Could you write out the records below exactly as they appear?

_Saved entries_
BEGIN
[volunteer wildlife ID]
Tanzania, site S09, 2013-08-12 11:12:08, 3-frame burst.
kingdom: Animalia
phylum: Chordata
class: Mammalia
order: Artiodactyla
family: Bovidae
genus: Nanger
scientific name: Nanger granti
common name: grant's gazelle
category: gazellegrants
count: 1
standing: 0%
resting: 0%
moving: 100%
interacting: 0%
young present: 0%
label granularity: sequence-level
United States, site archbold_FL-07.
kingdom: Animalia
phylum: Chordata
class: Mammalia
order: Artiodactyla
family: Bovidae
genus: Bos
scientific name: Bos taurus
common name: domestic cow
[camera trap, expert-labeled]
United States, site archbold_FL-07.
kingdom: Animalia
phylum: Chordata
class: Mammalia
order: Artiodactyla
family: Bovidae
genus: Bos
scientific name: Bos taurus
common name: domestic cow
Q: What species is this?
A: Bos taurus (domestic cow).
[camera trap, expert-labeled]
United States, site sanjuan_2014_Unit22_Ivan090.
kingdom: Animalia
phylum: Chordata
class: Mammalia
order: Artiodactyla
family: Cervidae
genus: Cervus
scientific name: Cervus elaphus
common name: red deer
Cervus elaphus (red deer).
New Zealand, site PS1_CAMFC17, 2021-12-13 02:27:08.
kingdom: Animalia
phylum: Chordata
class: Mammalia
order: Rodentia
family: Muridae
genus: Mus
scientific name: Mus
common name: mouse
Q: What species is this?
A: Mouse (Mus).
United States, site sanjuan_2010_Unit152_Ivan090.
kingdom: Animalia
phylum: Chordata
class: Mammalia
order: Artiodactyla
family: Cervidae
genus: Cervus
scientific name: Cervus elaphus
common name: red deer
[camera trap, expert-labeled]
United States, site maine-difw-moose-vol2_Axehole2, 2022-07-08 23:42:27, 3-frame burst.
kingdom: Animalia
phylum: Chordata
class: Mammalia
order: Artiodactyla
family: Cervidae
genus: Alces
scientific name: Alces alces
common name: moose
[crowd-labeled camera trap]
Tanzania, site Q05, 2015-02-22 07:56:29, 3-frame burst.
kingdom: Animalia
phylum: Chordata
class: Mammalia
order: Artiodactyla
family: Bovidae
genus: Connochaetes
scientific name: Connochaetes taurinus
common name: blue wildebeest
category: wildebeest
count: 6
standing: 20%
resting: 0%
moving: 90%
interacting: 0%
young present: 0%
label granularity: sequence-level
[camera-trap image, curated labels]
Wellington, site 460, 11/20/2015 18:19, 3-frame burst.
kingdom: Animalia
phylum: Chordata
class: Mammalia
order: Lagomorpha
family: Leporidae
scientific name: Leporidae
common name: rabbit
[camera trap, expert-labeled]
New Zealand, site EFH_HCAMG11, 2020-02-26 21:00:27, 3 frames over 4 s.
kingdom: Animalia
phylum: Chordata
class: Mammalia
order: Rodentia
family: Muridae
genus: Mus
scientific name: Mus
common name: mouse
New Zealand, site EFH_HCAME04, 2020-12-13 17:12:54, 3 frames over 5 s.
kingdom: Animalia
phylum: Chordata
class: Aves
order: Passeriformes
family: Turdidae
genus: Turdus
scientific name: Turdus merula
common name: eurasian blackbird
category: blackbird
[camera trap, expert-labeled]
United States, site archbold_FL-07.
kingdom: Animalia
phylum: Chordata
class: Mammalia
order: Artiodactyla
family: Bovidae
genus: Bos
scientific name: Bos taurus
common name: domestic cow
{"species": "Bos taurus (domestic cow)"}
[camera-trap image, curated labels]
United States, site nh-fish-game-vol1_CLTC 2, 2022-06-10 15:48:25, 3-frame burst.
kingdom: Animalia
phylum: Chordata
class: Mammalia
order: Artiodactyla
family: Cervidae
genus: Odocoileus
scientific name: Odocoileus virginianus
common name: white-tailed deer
END
_The completed task_
[volunteer wildlife ID]
Tanzania, site S09, 2013-08-12 11:12:08, 3-frame burst.
kingdom: Animalia
phylum: Chordata
class: Mammalia
order: Artiodactyla
family: Bovidae
genus: Nanger
scientific name: Nanger granti
common name: grant's gazelle
category: gazellegrants
count: 1
standing: 0%
resting: 0%
moving: 100%
interacting: 0%
young present: 0%
label granularity: sequence-level
United States, site archbold_FL-07.
kingdom: Animalia
phylum: Chordata
class: Mammalia
order: Artiodactyla
family: Bovidae
genus: Bos
scientific name: Bos taurus
common name: domestic cow
[camera trap, expert-labeled]
United States, site archbold_FL-07.
kingdom: Animalia
phylum: Chordata
class: Mammalia
order: Artiodactyla
family: Bovidae
genus: Bos
scientific name: Bos taurus
common name: domestic cow
Q: What species is this?
A: Bos taurus (domestic cow).
[camera trap, expert-labeled]
United States, site sanjuan_2014_Unit22_Ivan090.
kingdom: Animalia
phylum: Chordata
class: Mammalia
order: Artiodactyla
family: Cervidae
genus: Cervus
scientific name: Cervus elaphus
common name: red deer
Cervus elaphus (red deer).
New Zealand, site PS1_CAMFC17, 2021-12-13 02:27:08.
kingdom: Animalia
phylum: Chordata
class: Mammalia
order: Rodentia
family: Muridae
genus: Mus
scientific name: Mus
common name: mouse
Q: What species is this?
A: Mouse (Mus).
United States, site sanjuan_2010_Unit152_Ivan090.
kingdom: Animalia
phylum: Chordata
class: Mammalia
order: Artiodactyla
family: Cervidae
genus: Cervus
scientific name: Cervus elaphus
common name: red deer
[camera trap, expert-labeled]
United States, site maine-difw-moose-vol2_Axehole2, 2022-07-08 23:42:27, 3-frame burst.
kingdom: Animalia
phylum: Chordata
class: Mammalia
order: Artiodactyla
family: Cervidae
genus: Alces
scientific name: Alces alces
common name: moose
[crowd-labeled camera trap]
Tanzania, site Q05, 2015-02-22 07:56:29, 3-frame burst.
kingdom: Animalia
phylum: Chordata
class: Mammalia
order: Artiodactyla
family: Bovidae
genus: Connochaetes
scientific name: Connochaetes taurinus
common name: blue wildebeest
category: wildebeest
count: 6
standing: 20%
resting: 0%
moving: 90%
interacting: 0%
young present: 0%
label granularity: sequence-level
[camera-trap image, curated labels]
Wellington, site 460, 11/20/2015 18:19, 3-frame burst.
kingdom: Animalia
phylum: Chordata
class: Mammalia
order: Lagomorpha
family: Leporidae
scientific name: Leporidae
common name: rabbit
[camera trap, expert-labeled]
New Zealand, site EFH_HCAMG11, 2020-02-26 21:00:27, 3 frames over 4 s.
kingdom: Animalia
phylum: Chordata
class: Mammalia
order: Rodentia
family: Muridae
genus: Mus
scientific name: Mus
common name: mouse
New Zealand, site EFH_HCAME04, 2020-12-13 17:12:54, 3 frames over 5 s.
kingdom: Animalia
phylum: Chordata
class: Aves
order: Passeriformes
family: Turdidae
genus: Turdus
scientific name: Turdus merula
common name: eurasian blackbird
category: blackbird
[camera trap, expert-labeled]
United States, site archbold_FL-07.
kingdom: Animalia
phylum: Chordata
class: Mammalia
order: Artiodactyla
family: Bovidae
genus: Bos
scientific name: Bos taurus
common name: domestic cow
{"species": "Bos taurus (domestic cow)"}
[camera-trap image, curated labels]
United States, site nh-fish-game-vol1_CLTC 2, 2022-06-10 15:48:25, 3-frame burst.
kingdom: Animalia
phylum: Chordata
class: Mammalia
order: Artiodactyla
family: Cervidae
genus: Odocoileus
scientific name: Odocoileus virginianus
common name: white-tailed deer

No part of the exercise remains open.